Add Time and Frequency Dependent Effects to Interferometer
This MR adds time-dependent and frequency-dependent corrections to bilby's interferometer objects which will be important for parameter estimation with next-generation detectors.
This creates a new object FrequencyDependentInterferometer
(inheritance structure suggested by @colm.talbot). I've added several necessary functions in an MR in bilby-cython as well.
For just the frequency corrections (i.e. arm length corrections), the object now stores the free spectral range and computes an array of detector tensors with a new function in bilby-cython frequency_dependent_detector_tensor
, where each layer is the detector tensor at a given frequency in the detector's frequency array. The contraction with the polarization tensor
is done via einsum in the antenna_response
.
I've confirmed that the response differs from bilby's current response in the expected way: this is a high-frequency effect and reduces to bilby's current implementation in the limit of f->0 or arm length -> 0.
If the user enables the flag time_dependent
, the response will also account for the fact that i) the sensitivity changes over the duration of the signal and ii) the time lag from geocenter to the detector site changes over the duration of the signal.
The first thing that needs to be done is to construct an array of GMSTs for observation times, which can be interpolated on the fly. This is to avoid calling greenwich_mean_sidereal_time
for each time point, as this becomes a slowdown. After this gets pre-computed, it is interpolated and given to the appropriate new functions in bilby-cython which accept an array of GMSTs.
In order to account for these, we need the time at each frequency of the signal. To estimate this, I've implemented a new function get_times_to_merger_15PN
to approximate the time to merger at 1.5PN for the array of frequencies in the interferometer object. I think 1.5PN should be sufficient; the effect of rotation should become negligible before the PN approximation breaks down. In order to avoid having to calculate the time_dependent effects on the entire array of times, I'm finding it is much faster to only calculate the time-dependent effects up to a time_buffer
(on the order of seconds) before the merger time. Note that if time_buffer is \mathcal{O}(1 \rm s)
, then the rest of the signal is essentially too short to be affected by rotation effects. For the time-dependent bins, it interpolates to get the GMSTs and gets the detector tensor with time_and_frequency_dependent_detector_tensor_given_gmst
and the polarization tensor with get_time_dependent_polarization_tensor_given_gmst
(both in the MR in bilby-cython). The rest of the bins corresponding to times after the time_buffer
before merger use a fixed time and just include the frequency-dependent effects.

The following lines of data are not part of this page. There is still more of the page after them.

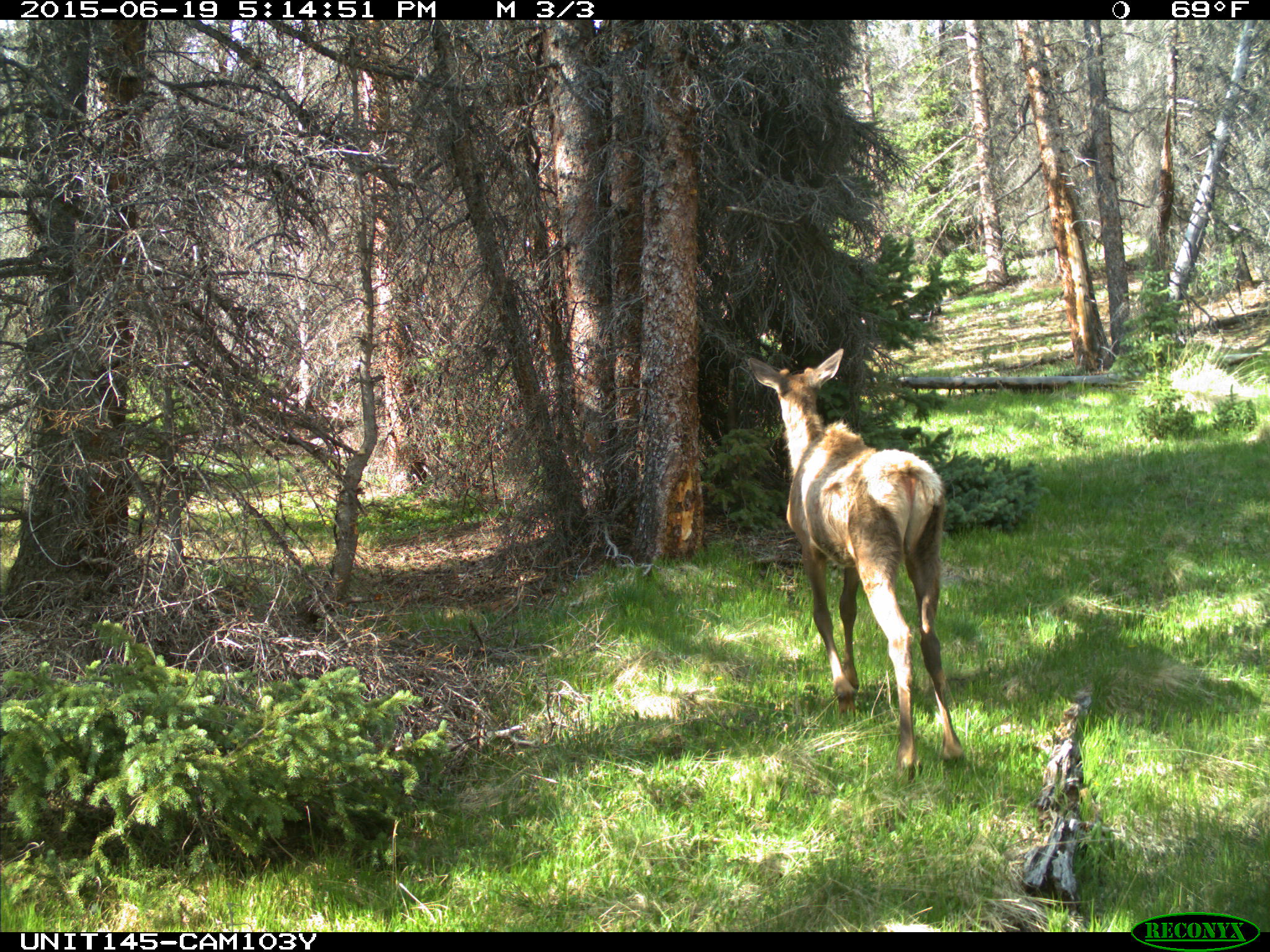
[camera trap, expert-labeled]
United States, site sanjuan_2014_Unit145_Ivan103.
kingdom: Animalia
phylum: Chordata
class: Mammalia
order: Artiodactyla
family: Cervidae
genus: Cervus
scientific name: Cervus elaphus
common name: red deer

I also edited antenna_response
to allow an input for time_shifts
. So the interferometer computes time_delay_from_geocenter_given_gmst
on the array of estimated times at each frequency, so each time in the frequency-domain strain can be shifted independently due to the Earth's rotation. Currently, in bilby this is fixed to the delay time at geocent_time
.
I also added some functions in the bilby-cython MR that can shift the frequencies due to the Doppler shift from Earth's rotation with respect to the line-of-sight to the source, but I think this effect is super small (I'm getting a shift of \mathcal{O}(10^{-6}
at most), so I don't think this MR should contain thee corrections.
These were the only important effects I could think of that are necessary to use bilby for parameter estimation on long-duration signals with 3G detectors. As @derek.davis noted to me, this will allow users to run parameter estimation with Cosmic Explorer for arbitrary orientations, as the current default CE PSD is only valid for sources at 15 degrees. This will require replacing the CE PSD in bilby with one that does not assume a source position.
I have a bunch of timing tests and showing how the response differs from the current response across frequency space, which I can add to this MR thread.